Cobalt toxicity in humans-A review of the potential sources and systemic health effects.

Toxicology

Faculty of Medicine and Health Sciences, University of Ghent (Belgium), Department of Speech, Language and Hearing Sciences, University Hospital Ghent, policlinic 1 floor 2, De Pintelaan 185, 9000 Ghent, Belgium; Clinical audiology department, University Hospital Ghent, De Pintelaan 185, 9000 Ghent, Belgium. Electronic address:

Published: July 2017

Cobalt (Co) and its compounds are widely distributed in nature and are part of numerous anthropogenic activities. Although cobalt has a biologically necessary role as metal constituent of vitamin B, excessive exposure has been shown to induce various adverse health effects. This review provides an extended overview of the possible Co sources and related intake routes, the detection and quantification methods for Co intake and the interpretation thereof, and the reported health effects. The Co sources were allocated to four exposure settings: occupational, environmental, dietary and medical exposure. Oral intake of Co supplements and internal exposure through metal-on-metal (MoM) hip implants deliver the highest systemic Co concentrations. The systemic health effects are characterized by a complex clinical syndrome, mainly including neurological (e.g. hearing and visual impairment), cardiovascular and endocrine deficits.
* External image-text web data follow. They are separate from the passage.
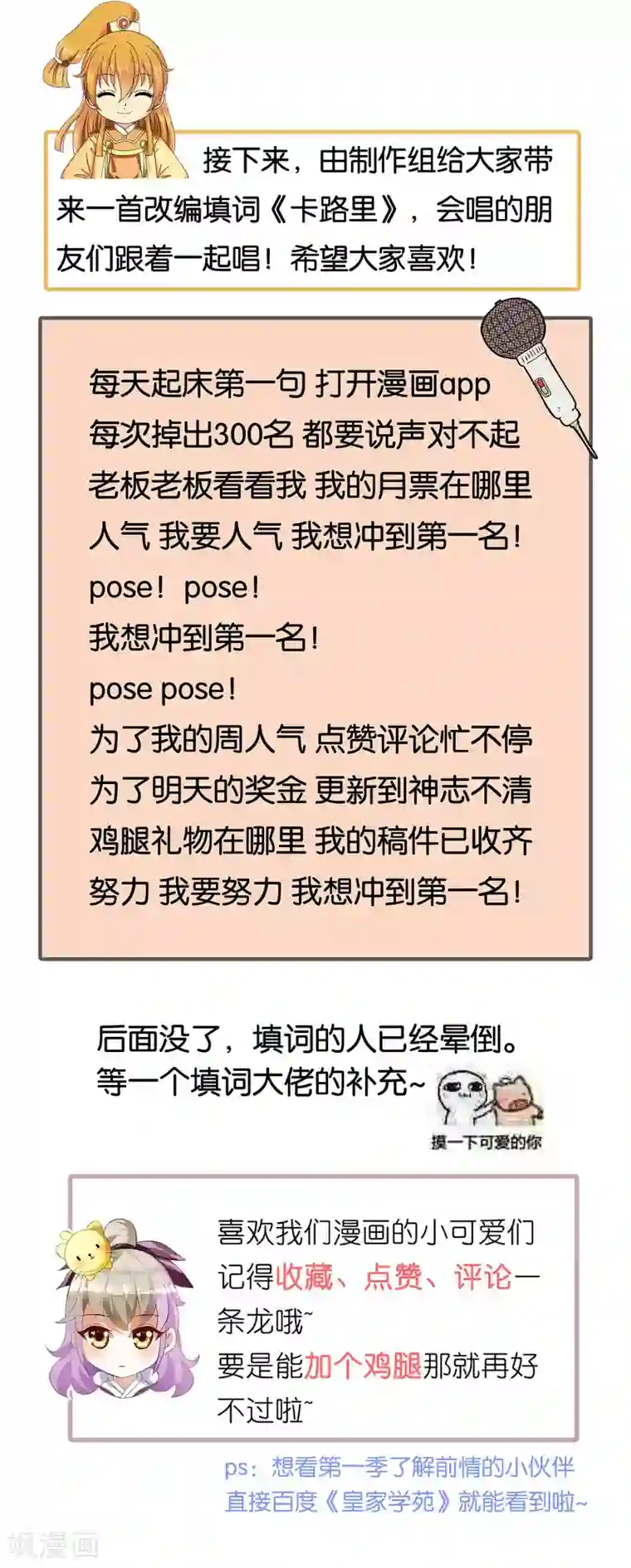 皇家学苑2第35话 皇后的安排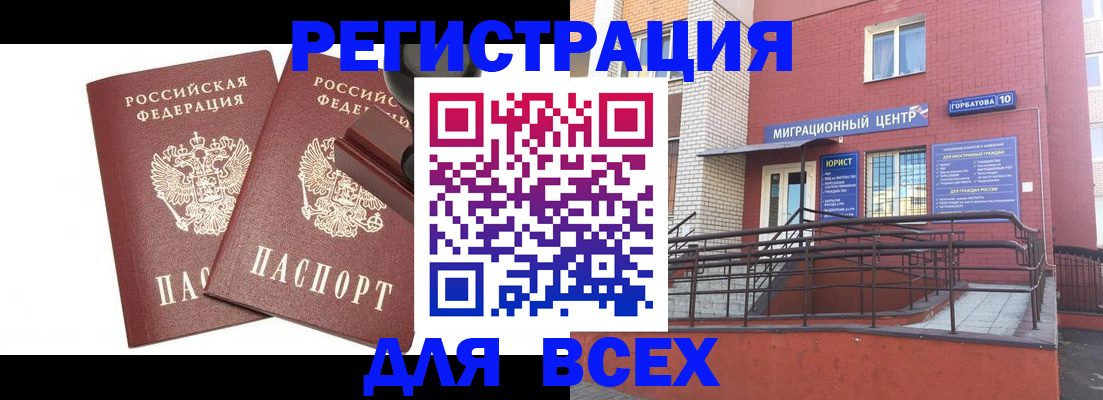 где прописаться в Талдоме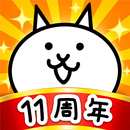 にゃんこ大戦争 APK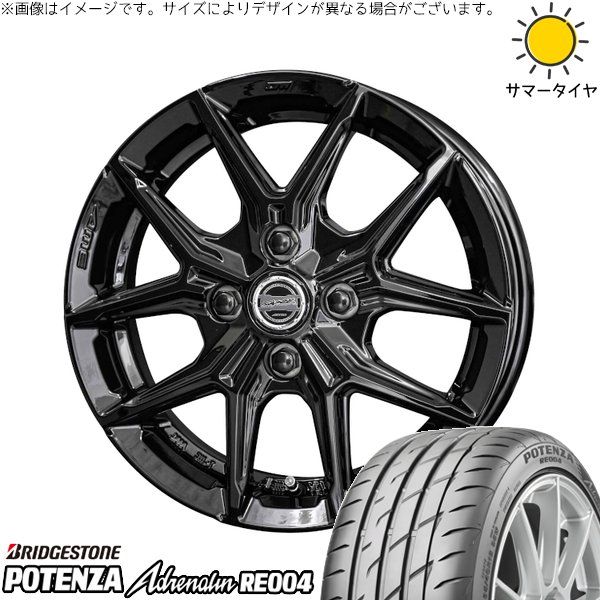 タンク ルーミー トール 165/50R16 サマータイヤ ホイール 4本セット | ブリヂストン ポテンザ アドレナリン RE004 × 共豊コーポレーション スマック IG-TEC グロスブラック 16インチ 6J +40 4穴100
Recently, a biokinetic model has been proposed to characterize the dose-response relationship and effects of chronic exposure. According to the model, health effects are unlikely to occur at blood Co concentrations under 300μg/l (100μg/l respecting a safety factor of 3) in healthy individuals, hematological and endocrine dysfunctions are the primary health endpoints, and chronic exposure to acceptable doses is not expected to pose considerable health hazards. However, toxic reactions at lower doses have been described in several cases of malfunctioning MoM hip implants, which may be explained by certain underlying pathologies that increase the individual susceptibility for Co-induced systemic toxicity. This may be associated with a decrease in Co bound to serum proteins and an increase in free ionic Co. As the latter is believed to be the primary toxic form, monitoring of the free fraction of Co might be advisable for future risk assessment. Furthermore, future research should focus on longitudinal studies in the clinical setting of MoM hip implant patients to further elucidate the dose-response discrepancies.